The danger of relationist thinking is that it focuses too much upon reciprocal interactions in the “now” and too little on what things should be doing that they are prevented from doing by the accidental set of physical and social relations in which they are now entangled. The term “essence” gets a bad press these days, because it has come to be associated with all kinds of oppressive and reactionary dogmas, but if we take “essence” in a more minimalistic sense to mean “what a thing is quite apart from its current accidental situation,” then a certain essentialism is unavoidable.

T for Thing

29 January 2012

Under the letter “T” in David Evans’s Critical Dictionary, “Thing” is represented by Tammy Lu and Katherine Gillieson’s cover design for Levi Bryant’s The Democracy of Objects book, accompanied by Graham Harman and Bruno Latour’s prospectus for the New Metaphysics series at Open Humanities Press.
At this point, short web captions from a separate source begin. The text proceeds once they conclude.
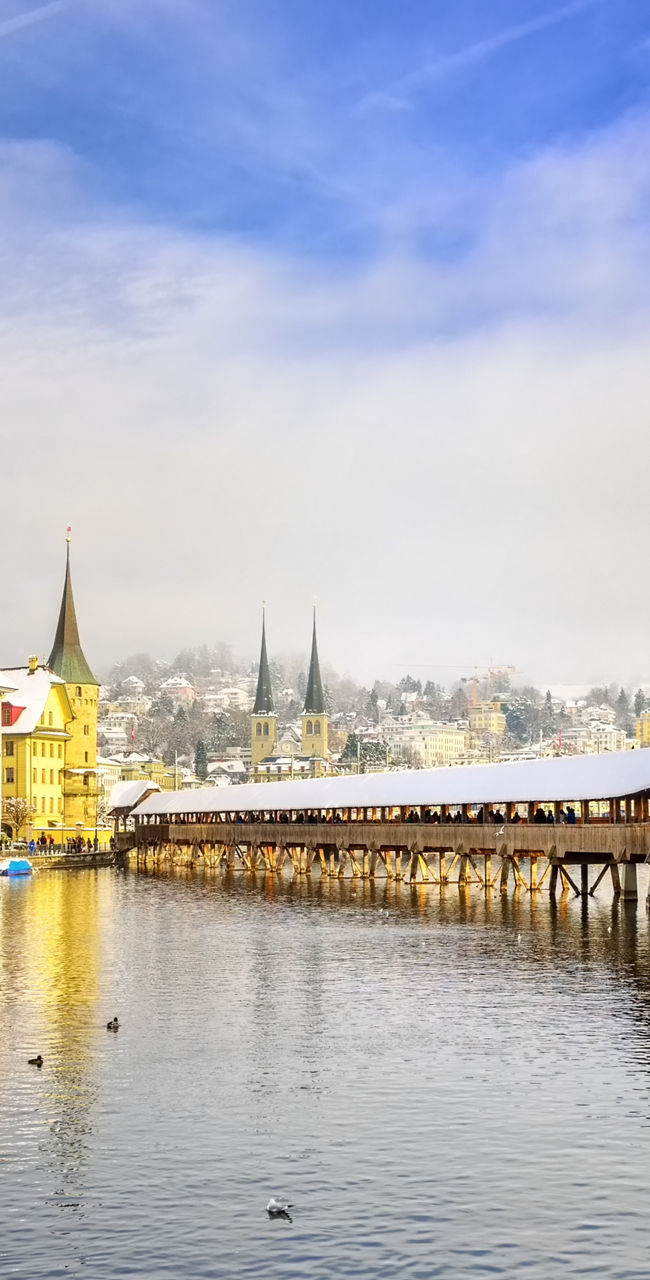 Snow-covered Chapel Bridge in Lucerne, Switzerland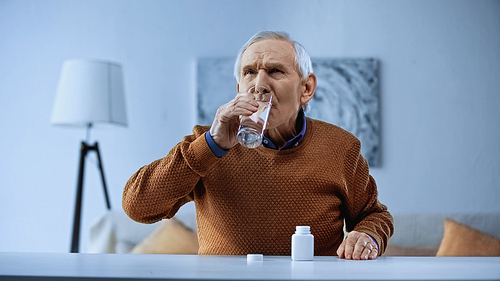 elderly man taking medication and drinking water in living room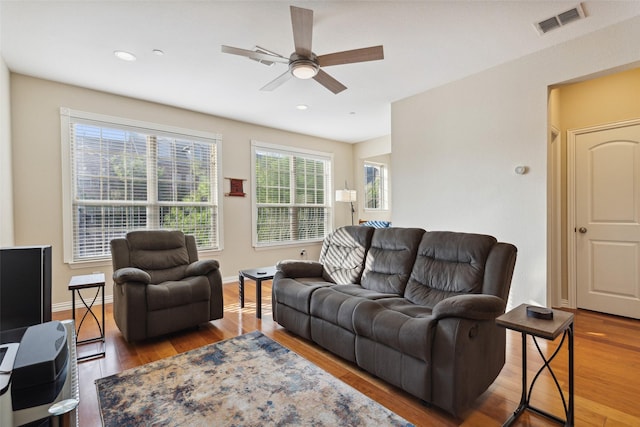 living room with ceiling fan and hardwood / wood-style flooring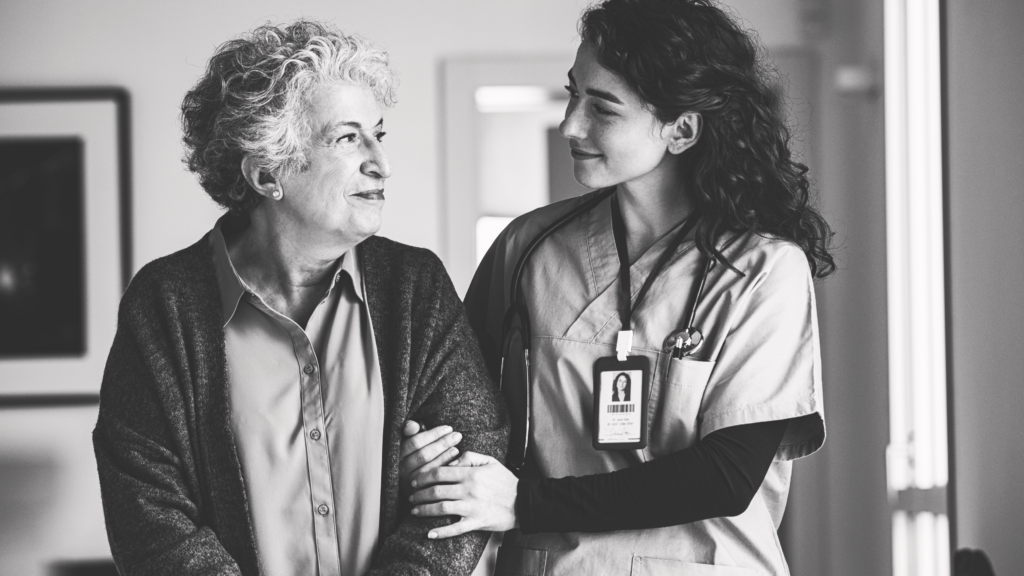 Caregiver with resident representing the Product of post-acute care: care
Hat tip to Tammy Lu.

Abandoning the conventional format of the dictionary, Critical Dictionary is an ambitious cornucopia of ideas, images, and illustrations, that emphasise the open-ended, provisional and unfinished nature of language, communication and meaning. Inspired by the mock dictionary Georges Bataille edited for ‘Documents’ in 1929 and 1930, Critical Dictionary is an adventurous title, aiming to puncture pretension, and declassify terms in a playful, humourous manner. Bringing together newly commissioned work, material gathered from online art magazine criticaldictionary.com, and featuring elements such as a retrospective assessment of the ZG magazine by former editor Rosetta Brooks, one of the seminal products of the art scene in the 1980s, and catalyst to the development of the so-called ”Pictures Generation”, Critical Dictionary is a rich exploration of ideas and language in all its forms.

Update: 

The Critical Dictionary exhibition had just opened at the WORK Gallery in London and will be on until 25 February 2012.

The multiple Democracy of Objects

19 December 2011

Levi Bryant’s The Democracy of Objects has now been well and truly published: in HTML, PDF (2.7 MB), and the good old paperback format with Amazon’s Look Inside feature. I’m looking forward to the Kindle edition with readers’ favourite highlights.